1344. These differences keep many people from joining any Church.

That is true, but it is not a reasonable attitude to adopt. If you have six conflicting answers to a sum in arithmetic, you would know that all could not be right. But it would not follow that all would be wrong and that you should refuse to accept any. One of them could be right; and if you found that right one, you would know that all the others were mistaken. What you have to do is to find which of the Christian Churches truly represents Christianity as given to this world by Christ our Lord.

1345. If Christianity is destroyed, won't it be the fault of Christian themselves for not uniting as Christ wishes us to?

Since Christ has promised that the gates of hell will never prevail against His Church, Christianity will never be destroyed. But the lack of unity resulting from the separation of so many professing Christians from the Catholic Church and from the divisions amongst themselves is undoubtedly a hindrance to the work of Christ, and greatly to be deplored.

1346. St. Paul told the Ephesians "to keep the unity of the spirit in the bond of peace, one body and one Spirit, as you are called in one hope of your calling; one Lord, one faith, one baptism; one God and Father of all." Eph., IV, 3-6.

That is the ideal at which the Catholic Church aims; and which can be realized only within that Catholic Church. But until non-Catholics see that for themselves, they will remain in a state of separation from the Church; and the immediate demand is for patience and charity in the midst of all differences, together with prayer for their ultimate removal.

1347. Do you not agree that the divided state of Christendom cripples the work of Christian reconstruction?

I certainly do. And therefore Christ, although He has permitted defections from the Catholic Church through the waywardness of men, could never have intended that. He intended all Christians to remain in One corporate body in this world, holding the same faith, subject to the same religious authority, and working for the same end. He Himself founded one society which He called His "Church," not His "Churches." "I will build my Church," He said. Matt., XVI, 18. The very names used in the New Testament show clearly that it is one society, for it is described as forming one kingdom, one flock or sheepfold, one vine, one tree, one living body. And as one society, it supposes one authority which all accept and to which all submit. So Christ said: "If a man will not hear the Church, let him be to thee as the heathen." Matt., XVIII, 17. To fulfill the will of Christ men should not rest until they find the Church Christ Himself established; and they will find it in the Catholic Church.

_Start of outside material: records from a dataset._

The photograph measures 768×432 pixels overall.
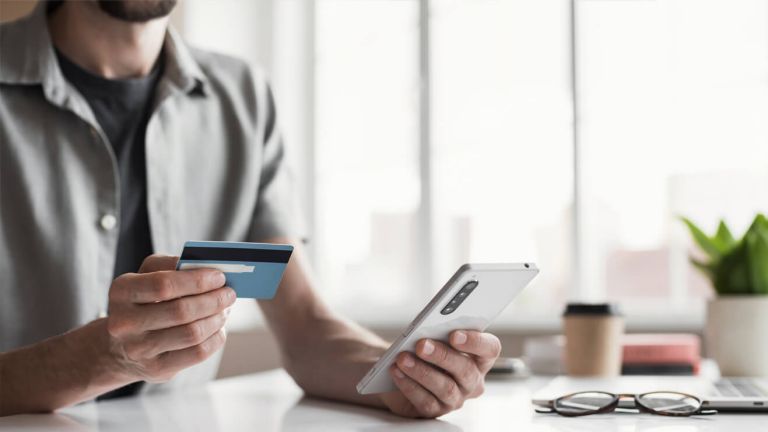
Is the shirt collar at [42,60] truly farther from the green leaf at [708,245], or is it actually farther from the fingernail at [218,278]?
the green leaf at [708,245]

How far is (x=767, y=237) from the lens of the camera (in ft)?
4.74

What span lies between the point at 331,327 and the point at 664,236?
5.14ft

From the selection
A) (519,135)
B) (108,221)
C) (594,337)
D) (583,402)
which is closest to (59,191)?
(108,221)

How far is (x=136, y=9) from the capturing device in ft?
4.68

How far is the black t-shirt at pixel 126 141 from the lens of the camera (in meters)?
1.43

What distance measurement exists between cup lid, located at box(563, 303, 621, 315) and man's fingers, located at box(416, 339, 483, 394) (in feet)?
1.94

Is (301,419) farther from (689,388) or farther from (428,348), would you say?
(689,388)

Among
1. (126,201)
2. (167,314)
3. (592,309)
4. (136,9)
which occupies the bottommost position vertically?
(592,309)

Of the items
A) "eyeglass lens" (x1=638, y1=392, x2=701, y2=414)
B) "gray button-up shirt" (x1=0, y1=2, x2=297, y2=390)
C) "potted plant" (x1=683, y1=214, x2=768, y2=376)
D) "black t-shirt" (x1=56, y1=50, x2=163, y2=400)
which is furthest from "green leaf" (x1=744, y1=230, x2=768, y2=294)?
"black t-shirt" (x1=56, y1=50, x2=163, y2=400)

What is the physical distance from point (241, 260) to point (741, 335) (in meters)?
1.00

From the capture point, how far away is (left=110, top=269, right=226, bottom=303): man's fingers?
0.82 metres

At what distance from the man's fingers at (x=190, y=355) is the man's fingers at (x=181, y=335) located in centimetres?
2

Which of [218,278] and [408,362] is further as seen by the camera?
[408,362]

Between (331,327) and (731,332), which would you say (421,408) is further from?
(731,332)
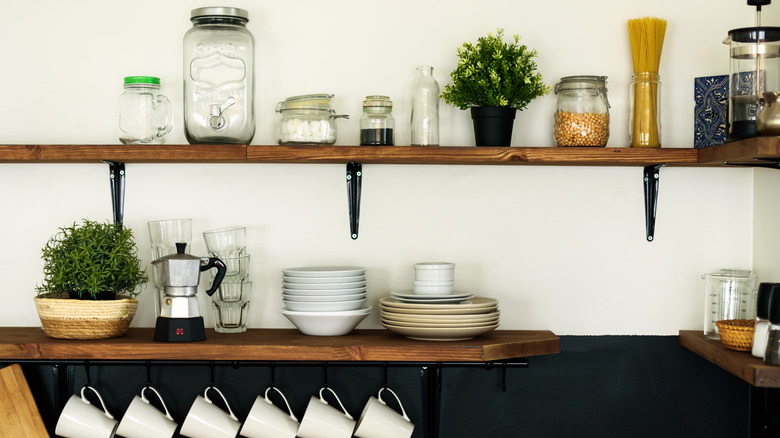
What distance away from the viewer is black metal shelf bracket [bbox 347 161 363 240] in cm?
225

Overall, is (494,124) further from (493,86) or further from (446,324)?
(446,324)

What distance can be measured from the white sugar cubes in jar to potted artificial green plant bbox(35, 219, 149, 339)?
520 mm

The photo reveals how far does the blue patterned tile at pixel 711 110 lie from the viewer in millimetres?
2203

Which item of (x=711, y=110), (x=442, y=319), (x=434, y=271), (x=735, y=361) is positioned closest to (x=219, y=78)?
(x=434, y=271)

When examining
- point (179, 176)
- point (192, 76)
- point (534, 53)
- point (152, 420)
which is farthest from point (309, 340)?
point (534, 53)

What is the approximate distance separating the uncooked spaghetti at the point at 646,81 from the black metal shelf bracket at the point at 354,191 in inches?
29.9

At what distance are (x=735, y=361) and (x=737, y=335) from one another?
0.38 feet

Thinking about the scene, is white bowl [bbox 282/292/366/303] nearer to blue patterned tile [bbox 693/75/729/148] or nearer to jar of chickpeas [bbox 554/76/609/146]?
jar of chickpeas [bbox 554/76/609/146]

1348. Still worse is the adverse effect of all these divisions upon the minds of pagan peoples in foreign missionary work.

No one familiar with the facts could be unaware of that, and it should fill us all with the desire to eliminate such divisions. But it will not be easy. It will take a lot of humility, patience, charity and prayer. After the disaster of the Protestant upheaval in the 16th century, the Catholic Church set about reforming her own members, and at the Council of Trent did away with the outstanding abuses at the papal court and amongst both clergy and laity. That was an admission of the responsibility of Catholics themselves for the break-up of Christendom. But it was too late to undo all the harm that had been done. The disaster had happened, and it is proverbially more difficult to cure than to prevent. The various Protestant sects have gone on developing along different lines, and there are great psychological obstacles and deep-seated differences to be overcome. But we should not abandon hope that the scandal of divisions, if it cannot be entirely eliminated, may at least be gradually reduced.